To do
Continue the passage on financing manufactured home communities, beginning right after its final sentence.

Despite a turbulent start to 2016, with the capital markets roiling from weakness in China and a downward spiral in oil and stock prices, borrowers have an abundant array of attractive financing options available for acquiring or refinancing Manufactured Home Communities (MHCs).  However, due to recent volatility, astute investors should take a thoughtful approach to navigating the field of potential lenders.  While the same lending alternatives are available since the economic recovery gained traction in 2012 – Fannie Mae, Freddie Mac, conduit lenders, banks and thrifts, and life insurance companies – each lender offers distinct advantages/disadvantages as it relates to loan structures, interest rates, closing costs, servicing, and their responses to the whims of the market.

 

From a general market perspective, there are still plenty of reasons for commercial real estate investors to be optimistic.  Treasury yields are currently near all-time lows, interest rate spreads for most lenders remain at favorable levels, and underwriting guidelines continue to moderate due to an ever expanding supply of active lenders in the market.    Employment and housing sectors have improved in the past year as U.S. unemployment dipped below 5% for the first time in many years.  Barron’s recently reported that despite the turbulent markets, it expects the U.S. economy to avoid recession and grow at a 3% pace in 2016.  Additionally, while a precipitous fall in oil prices has had a negative impact on “oil patch” locations, it has effectively increased the spending power of the American consumer.

 

While there are still concerns regarding the overall health of the economy, the current real estate lending environment remains active and strong as a whole.  According to the Mortgage Bankers Association (MBA), the fourth quarter of 2015 was the fourth highest quarter for lending volume on record.

Data under study
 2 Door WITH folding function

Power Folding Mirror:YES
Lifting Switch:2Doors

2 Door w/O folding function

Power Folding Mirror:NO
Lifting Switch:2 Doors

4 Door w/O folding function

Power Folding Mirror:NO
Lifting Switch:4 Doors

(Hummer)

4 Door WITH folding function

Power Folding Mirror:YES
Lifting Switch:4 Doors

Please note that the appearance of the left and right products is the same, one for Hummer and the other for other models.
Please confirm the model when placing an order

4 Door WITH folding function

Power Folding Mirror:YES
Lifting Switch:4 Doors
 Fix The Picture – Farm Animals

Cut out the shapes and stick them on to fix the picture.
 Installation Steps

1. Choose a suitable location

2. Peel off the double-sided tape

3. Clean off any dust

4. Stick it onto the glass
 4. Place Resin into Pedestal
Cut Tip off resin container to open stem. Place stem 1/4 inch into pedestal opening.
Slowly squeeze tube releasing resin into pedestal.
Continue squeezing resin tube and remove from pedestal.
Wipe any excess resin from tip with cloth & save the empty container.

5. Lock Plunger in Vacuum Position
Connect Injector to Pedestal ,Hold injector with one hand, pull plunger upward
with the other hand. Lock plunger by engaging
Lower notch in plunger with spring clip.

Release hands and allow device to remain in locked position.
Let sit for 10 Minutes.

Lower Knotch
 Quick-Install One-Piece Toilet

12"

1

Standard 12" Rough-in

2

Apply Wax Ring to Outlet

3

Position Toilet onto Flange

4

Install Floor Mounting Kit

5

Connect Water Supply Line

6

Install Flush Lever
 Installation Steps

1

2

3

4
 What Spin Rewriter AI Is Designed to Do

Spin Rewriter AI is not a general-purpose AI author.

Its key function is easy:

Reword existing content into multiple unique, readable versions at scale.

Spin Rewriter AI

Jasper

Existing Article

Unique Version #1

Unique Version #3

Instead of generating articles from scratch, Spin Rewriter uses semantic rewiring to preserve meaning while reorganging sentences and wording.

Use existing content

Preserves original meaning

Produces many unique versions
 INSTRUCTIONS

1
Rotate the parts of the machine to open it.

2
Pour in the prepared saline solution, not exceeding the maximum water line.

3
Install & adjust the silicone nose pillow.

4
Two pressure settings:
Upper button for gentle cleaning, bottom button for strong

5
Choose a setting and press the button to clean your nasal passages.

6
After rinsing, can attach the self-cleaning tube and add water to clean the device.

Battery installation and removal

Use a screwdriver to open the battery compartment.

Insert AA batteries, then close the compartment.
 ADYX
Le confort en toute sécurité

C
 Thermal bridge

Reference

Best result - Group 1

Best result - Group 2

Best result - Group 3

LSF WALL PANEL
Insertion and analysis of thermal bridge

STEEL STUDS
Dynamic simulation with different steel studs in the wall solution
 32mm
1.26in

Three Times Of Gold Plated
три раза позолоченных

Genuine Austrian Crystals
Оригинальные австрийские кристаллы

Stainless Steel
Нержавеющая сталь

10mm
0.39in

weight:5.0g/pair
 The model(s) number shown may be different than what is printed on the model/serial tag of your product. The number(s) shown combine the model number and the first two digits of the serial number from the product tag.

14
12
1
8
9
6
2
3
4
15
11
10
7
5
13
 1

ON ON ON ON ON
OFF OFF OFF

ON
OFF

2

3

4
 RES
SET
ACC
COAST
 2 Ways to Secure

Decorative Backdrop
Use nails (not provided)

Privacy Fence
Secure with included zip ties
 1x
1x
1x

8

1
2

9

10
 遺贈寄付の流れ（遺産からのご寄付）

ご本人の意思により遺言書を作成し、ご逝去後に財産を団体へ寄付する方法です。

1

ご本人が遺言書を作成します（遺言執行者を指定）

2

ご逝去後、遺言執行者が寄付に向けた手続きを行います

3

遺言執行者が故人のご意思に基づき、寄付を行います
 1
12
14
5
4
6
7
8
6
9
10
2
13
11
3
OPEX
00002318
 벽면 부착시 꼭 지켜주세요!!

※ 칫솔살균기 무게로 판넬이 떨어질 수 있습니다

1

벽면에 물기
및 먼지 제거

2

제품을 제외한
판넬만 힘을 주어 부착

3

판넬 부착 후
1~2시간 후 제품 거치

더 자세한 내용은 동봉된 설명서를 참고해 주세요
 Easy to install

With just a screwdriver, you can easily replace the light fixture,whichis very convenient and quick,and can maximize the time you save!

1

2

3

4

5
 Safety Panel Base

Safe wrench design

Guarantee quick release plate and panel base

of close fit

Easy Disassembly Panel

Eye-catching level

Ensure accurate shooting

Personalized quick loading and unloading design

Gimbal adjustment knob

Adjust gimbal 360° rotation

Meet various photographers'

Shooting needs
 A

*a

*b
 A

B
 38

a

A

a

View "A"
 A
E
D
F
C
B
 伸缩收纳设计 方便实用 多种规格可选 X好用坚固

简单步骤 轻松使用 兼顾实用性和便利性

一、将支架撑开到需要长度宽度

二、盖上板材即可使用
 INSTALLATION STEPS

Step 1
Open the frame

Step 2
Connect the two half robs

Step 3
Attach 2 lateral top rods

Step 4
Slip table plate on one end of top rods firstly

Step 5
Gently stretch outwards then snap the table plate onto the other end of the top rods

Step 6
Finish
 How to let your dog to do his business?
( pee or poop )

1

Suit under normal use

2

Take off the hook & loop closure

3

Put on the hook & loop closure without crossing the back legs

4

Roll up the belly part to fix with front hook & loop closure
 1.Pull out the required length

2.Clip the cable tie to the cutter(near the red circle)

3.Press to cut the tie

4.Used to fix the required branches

Answer to this problem
Government-sponsored enterprises (GSEs) – Fannie Mae and Freddie Mac

 

Fannie Mae (FNMA) and Freddie Mac (Freddie) are the two GSEs that actively lend on MHCs, and both have proven to be reliable sources of financing through numerous market cycles including the last prolonged recession. As the chart above illustrates, they continue to maintain a dominant market share among multifamily lenders.  They have the directive from their regulator, the Federal Housing Finance Agency (FHFA), to enhance the flow of credit to multifamily properties nationwide. In the second quarter of 2014, Freddie received approval from the FHFA to begin lending on MHCs, resulting in greater competition nationwide for these loans.  Freddie’s entry into the sector was reflective of a more expansive role for the GSEs being charted by FHFA director Mel Watt.  Since going into conservatorship in 2008, FNMA and Freddie have returned to the government approximately $247 billion, which is $60 billion more than the $187 billion spent on the bailout.

 

FNMA loans are obtained through Delegated Underwriting & Servicing (DUS) lenders who are authorized to underwrite, process, close, and service loans for FNMA.  Freddie loans are accessed through a network of correspondent lenders, called Seller/Servicers, who perform a similar role as FNMA’s DUS lenders. Since FNMA DUS lenders share risk with FNMA, more decisions are delegated to DUS lenders compared to Freddie Seller/Servicers. In both cases, lenders must qualify to become designated GSE lenders by demonstrating financial strength, underwriting expertise, loan servicing experience, and capacity to generate and handle meaningful loan origination volume.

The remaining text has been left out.